Our Writers

Ron Forthofer, Ph.D, was the 2002 Green Party candidate for Governor of Colorado and 2000 candidate for Congress. Since he retired near the end of 1991, he has been a volunteer for peace and social justice issues primarily with the Rocky Mountain Peace and Justice Center. He has also been involved with the single-payer health care finance reform issue in Colorado and is one of the founders and the first president of Health Care for All Colorado. In addition, he has been a reservist with the Christian Peacemaker Teams and has gone on several delegations, including two to Palestine/Israel.

Forthofer was also a writer and on the editorial committee of the Main Street Free Press, an all-volunteer monthly free paper along the Northern Front Range of Colorado. They published and distributed about 4000 papers a month (at first a bimonthly paper) for over three years, ending with their December 2006 issue. He has also worked on trade issues and was one of the founding members of the Front Range Fair Trade Coalition.
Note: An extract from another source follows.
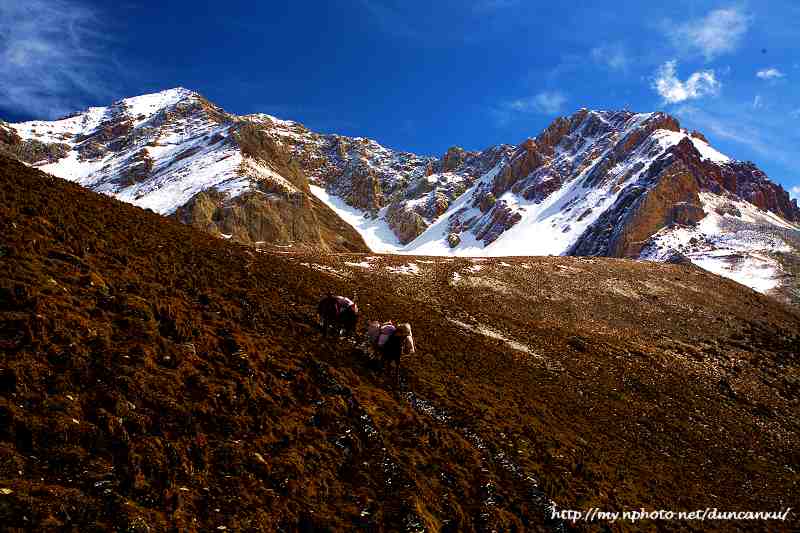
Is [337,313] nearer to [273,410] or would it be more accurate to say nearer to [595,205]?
[273,410]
Forthofer is a retired professor of biostatistics from the University of Texas School of Public Health in Houston. He also spent a sabbatical year with the National Center for Health Statistics (1980-81) and as a consultant for Hoechst in Germany from late 1984 to late 1986.


Asa Gordon is a member of the DC Statehood Green Party and has served as chair of the party’s Electoral College Task Force. He has also served on the Delegate Apportionment Committee of the Green Party of the United States. Gordon is founder and executive director of the Douglass Institute of Government (DIG). DIG is an educational think tank based in Washington, DC. Gordon is a noted writer and speaker on the Supreme Court, particularly the philosophy of “Neo-Confederate Redemptionist Federalism” adopted by some justices of the court.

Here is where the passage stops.